EXERCISE BRIEF: Render every line of the entries below as a Markdown table with the columns Row and Line, numbering each row and skipping blank lines. Leave the pictures out of the table.
****************
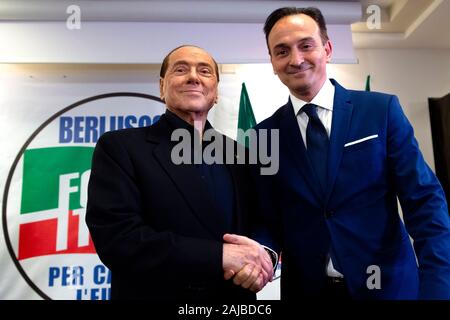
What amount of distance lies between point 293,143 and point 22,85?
2.21 metres

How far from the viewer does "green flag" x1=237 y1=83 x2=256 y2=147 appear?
2.48 m

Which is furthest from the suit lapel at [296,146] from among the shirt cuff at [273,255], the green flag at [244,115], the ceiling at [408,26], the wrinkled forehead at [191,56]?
the ceiling at [408,26]

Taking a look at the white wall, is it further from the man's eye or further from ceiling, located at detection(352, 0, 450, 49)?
the man's eye

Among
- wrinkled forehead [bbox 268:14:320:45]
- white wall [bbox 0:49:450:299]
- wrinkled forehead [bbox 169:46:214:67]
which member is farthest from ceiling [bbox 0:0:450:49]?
wrinkled forehead [bbox 268:14:320:45]

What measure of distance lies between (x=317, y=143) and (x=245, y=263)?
0.37m

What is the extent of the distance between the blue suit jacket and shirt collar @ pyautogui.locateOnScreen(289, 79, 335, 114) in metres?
0.03

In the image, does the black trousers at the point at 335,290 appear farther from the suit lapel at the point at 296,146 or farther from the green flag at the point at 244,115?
the green flag at the point at 244,115

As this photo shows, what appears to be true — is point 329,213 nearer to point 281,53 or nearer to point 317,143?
point 317,143

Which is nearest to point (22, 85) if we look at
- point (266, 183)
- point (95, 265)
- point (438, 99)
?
point (95, 265)

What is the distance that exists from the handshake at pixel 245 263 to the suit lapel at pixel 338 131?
0.23 m

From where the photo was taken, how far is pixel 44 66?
2.55 metres

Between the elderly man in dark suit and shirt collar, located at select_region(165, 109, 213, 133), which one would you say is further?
shirt collar, located at select_region(165, 109, 213, 133)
****************
RESULT:
| Row | Line |
|---|---|
| 1 | What amount of distance lies between point 293,143 and point 22,85? |
| 2 | 2.21 metres |
| 3 | How far from the viewer does "green flag" x1=237 y1=83 x2=256 y2=147 appear? |
| 4 | 2.48 m |
| 5 | Which is furthest from the suit lapel at [296,146] from among the shirt cuff at [273,255], the green flag at [244,115], the ceiling at [408,26], the wrinkled forehead at [191,56]? |
| 6 | the ceiling at [408,26] |
| 7 | Taking a look at the white wall, is it further from the man's eye or further from ceiling, located at detection(352, 0, 450, 49)? |
| 8 | the man's eye |
| 9 | Among |
| 10 | - wrinkled forehead [bbox 268:14:320:45] |
| 11 | - white wall [bbox 0:49:450:299] |
| 12 | - wrinkled forehead [bbox 169:46:214:67] |
| 13 | which member is farthest from ceiling [bbox 0:0:450:49]? |
| 14 | wrinkled forehead [bbox 268:14:320:45] |
| 15 | What measure of distance lies between (x=317, y=143) and (x=245, y=263)? |
| 16 | 0.37m |
| 17 | What is the extent of the distance between the blue suit jacket and shirt collar @ pyautogui.locateOnScreen(289, 79, 335, 114) in metres? |
| 18 | 0.03 |
| 19 | In the image, does the black trousers at the point at 335,290 appear farther from the suit lapel at the point at 296,146 or farther from the green flag at the point at 244,115? |
| 20 | the green flag at the point at 244,115 |
| 21 | As this photo shows, what appears to be true — is point 329,213 nearer to point 281,53 or nearer to point 317,143? |
| 22 | point 317,143 |
| 23 | Which is nearest to point (22, 85) if we look at |
| 24 | - point (266, 183) |
| 25 | - point (95, 265) |
| 26 | - point (438, 99) |
| 27 | ? |
| 28 | point (95, 265) |
| 29 | What is the distance that exists from the handshake at pixel 245 263 to the suit lapel at pixel 338 131? |
| 30 | 0.23 m |
| 31 | From where the photo was taken, how far is pixel 44 66? |
| 32 | 2.55 metres |
| 33 | Between the elderly man in dark suit and shirt collar, located at select_region(165, 109, 213, 133), which one would you say is further? |
| 34 | shirt collar, located at select_region(165, 109, 213, 133) |